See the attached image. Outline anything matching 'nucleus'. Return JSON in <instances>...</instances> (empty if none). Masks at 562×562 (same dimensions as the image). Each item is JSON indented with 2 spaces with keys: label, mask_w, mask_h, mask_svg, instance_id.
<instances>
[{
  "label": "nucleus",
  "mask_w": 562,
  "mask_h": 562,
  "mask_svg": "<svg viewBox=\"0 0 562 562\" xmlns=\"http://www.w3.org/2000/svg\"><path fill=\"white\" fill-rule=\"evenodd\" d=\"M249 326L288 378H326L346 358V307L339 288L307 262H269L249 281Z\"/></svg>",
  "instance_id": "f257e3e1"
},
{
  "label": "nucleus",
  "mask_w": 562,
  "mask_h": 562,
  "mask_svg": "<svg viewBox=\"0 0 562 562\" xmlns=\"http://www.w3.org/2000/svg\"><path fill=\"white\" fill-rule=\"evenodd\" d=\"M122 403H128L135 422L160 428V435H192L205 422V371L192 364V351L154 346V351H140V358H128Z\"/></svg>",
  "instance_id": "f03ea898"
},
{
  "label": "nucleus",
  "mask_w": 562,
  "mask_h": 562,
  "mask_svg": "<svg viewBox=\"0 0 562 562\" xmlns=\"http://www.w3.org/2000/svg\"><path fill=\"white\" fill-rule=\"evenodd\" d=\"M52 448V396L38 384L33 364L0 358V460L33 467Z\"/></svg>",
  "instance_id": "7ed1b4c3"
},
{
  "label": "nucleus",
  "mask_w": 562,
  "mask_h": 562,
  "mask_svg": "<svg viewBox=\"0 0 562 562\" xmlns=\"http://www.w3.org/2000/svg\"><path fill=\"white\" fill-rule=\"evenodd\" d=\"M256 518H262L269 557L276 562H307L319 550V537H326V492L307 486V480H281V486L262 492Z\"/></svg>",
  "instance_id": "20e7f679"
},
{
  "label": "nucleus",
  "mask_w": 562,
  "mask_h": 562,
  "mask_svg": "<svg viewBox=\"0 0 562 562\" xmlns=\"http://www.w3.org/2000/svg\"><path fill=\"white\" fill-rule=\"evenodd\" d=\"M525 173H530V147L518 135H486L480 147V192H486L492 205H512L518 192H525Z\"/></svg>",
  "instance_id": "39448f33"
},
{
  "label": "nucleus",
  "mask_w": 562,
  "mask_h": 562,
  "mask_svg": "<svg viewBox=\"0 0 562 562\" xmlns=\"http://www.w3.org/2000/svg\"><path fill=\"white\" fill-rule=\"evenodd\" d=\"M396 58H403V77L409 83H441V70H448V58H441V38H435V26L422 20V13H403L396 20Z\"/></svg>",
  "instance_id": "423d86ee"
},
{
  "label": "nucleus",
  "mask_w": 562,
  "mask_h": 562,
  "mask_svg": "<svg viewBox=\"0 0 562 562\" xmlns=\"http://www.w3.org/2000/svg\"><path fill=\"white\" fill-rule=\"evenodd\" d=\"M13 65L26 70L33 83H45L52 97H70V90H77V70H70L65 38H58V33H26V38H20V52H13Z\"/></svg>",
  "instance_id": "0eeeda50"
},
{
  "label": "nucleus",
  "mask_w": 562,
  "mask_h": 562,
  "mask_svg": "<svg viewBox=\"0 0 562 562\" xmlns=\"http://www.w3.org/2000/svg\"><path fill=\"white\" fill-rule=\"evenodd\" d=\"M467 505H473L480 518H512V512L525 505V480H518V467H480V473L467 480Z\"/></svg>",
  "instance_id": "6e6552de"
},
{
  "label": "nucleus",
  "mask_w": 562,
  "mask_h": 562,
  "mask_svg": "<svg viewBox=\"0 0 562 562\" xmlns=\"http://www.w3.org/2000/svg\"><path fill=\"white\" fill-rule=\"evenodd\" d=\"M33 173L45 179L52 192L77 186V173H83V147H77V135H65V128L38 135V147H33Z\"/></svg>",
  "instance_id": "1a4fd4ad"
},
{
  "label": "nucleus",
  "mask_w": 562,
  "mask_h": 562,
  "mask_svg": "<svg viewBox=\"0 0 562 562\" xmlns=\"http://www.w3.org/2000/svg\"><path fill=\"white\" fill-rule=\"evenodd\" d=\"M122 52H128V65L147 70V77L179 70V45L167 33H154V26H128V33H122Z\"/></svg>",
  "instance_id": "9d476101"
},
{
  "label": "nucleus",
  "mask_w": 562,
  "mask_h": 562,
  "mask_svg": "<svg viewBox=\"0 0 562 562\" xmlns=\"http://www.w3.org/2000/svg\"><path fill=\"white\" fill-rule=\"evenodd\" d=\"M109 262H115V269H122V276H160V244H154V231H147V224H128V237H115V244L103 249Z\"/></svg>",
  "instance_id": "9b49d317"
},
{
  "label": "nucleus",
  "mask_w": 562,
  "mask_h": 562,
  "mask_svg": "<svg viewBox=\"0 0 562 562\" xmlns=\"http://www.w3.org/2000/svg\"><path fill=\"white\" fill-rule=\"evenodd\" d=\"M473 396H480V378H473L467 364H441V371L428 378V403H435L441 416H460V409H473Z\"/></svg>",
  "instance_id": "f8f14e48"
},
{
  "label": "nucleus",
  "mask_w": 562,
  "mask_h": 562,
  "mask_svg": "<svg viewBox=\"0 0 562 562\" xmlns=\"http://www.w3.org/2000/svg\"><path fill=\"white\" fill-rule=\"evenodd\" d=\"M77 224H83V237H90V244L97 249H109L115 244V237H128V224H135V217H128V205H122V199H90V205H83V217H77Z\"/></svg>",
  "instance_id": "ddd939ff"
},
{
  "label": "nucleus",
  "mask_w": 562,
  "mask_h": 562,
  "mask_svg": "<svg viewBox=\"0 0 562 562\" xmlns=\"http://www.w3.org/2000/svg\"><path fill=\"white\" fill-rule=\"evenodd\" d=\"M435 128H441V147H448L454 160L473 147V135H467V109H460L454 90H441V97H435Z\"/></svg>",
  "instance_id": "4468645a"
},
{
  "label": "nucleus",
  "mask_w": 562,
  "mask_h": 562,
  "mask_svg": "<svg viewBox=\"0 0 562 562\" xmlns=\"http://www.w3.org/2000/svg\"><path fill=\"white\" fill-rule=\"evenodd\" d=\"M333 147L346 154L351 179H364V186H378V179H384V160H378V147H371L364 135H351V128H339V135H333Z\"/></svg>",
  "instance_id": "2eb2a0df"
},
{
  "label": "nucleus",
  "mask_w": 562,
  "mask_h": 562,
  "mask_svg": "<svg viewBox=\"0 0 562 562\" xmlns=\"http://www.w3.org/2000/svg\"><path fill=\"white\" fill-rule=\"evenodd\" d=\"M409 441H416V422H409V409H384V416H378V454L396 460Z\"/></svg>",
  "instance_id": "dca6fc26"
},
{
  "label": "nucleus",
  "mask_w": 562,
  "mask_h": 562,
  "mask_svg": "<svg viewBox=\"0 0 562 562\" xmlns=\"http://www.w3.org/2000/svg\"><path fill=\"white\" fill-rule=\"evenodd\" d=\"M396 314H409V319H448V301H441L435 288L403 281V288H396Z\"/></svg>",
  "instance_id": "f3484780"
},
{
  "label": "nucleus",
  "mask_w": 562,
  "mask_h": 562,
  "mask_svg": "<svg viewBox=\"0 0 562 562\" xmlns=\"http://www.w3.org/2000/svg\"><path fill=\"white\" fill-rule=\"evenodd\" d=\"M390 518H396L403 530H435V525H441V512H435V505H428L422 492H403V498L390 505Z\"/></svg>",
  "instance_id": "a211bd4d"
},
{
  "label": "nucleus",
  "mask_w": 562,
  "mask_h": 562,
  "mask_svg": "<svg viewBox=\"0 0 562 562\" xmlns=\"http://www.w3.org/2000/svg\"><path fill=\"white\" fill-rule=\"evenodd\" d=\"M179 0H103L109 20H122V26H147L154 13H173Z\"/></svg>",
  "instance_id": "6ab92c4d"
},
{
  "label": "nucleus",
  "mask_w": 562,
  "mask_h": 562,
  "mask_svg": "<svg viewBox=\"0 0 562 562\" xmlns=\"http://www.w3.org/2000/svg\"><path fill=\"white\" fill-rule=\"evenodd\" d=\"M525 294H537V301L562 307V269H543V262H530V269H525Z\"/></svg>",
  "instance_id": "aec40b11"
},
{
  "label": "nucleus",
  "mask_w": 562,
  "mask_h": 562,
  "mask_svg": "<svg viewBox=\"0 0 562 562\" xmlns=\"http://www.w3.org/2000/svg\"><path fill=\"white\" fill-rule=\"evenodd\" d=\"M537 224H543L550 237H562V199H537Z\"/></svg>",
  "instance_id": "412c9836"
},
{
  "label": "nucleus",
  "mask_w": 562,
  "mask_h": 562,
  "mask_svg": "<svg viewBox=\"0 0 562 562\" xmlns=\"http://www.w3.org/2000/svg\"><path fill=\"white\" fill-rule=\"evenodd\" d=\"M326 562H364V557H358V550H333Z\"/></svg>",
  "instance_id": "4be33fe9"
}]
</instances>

==*==

What you are asked to do:
Which lines in the records contain the string "instances"? Return each of those lines in full.

Exercise output:
See the attached image. Outline anything matching 'nucleus'. Return JSON in <instances>...</instances> (empty if none). Masks at 562×562 (same dimensions as the image). Each item is JSON indented with 2 spaces with keys: label, mask_w, mask_h, mask_svg, instance_id.
<instances>
</instances>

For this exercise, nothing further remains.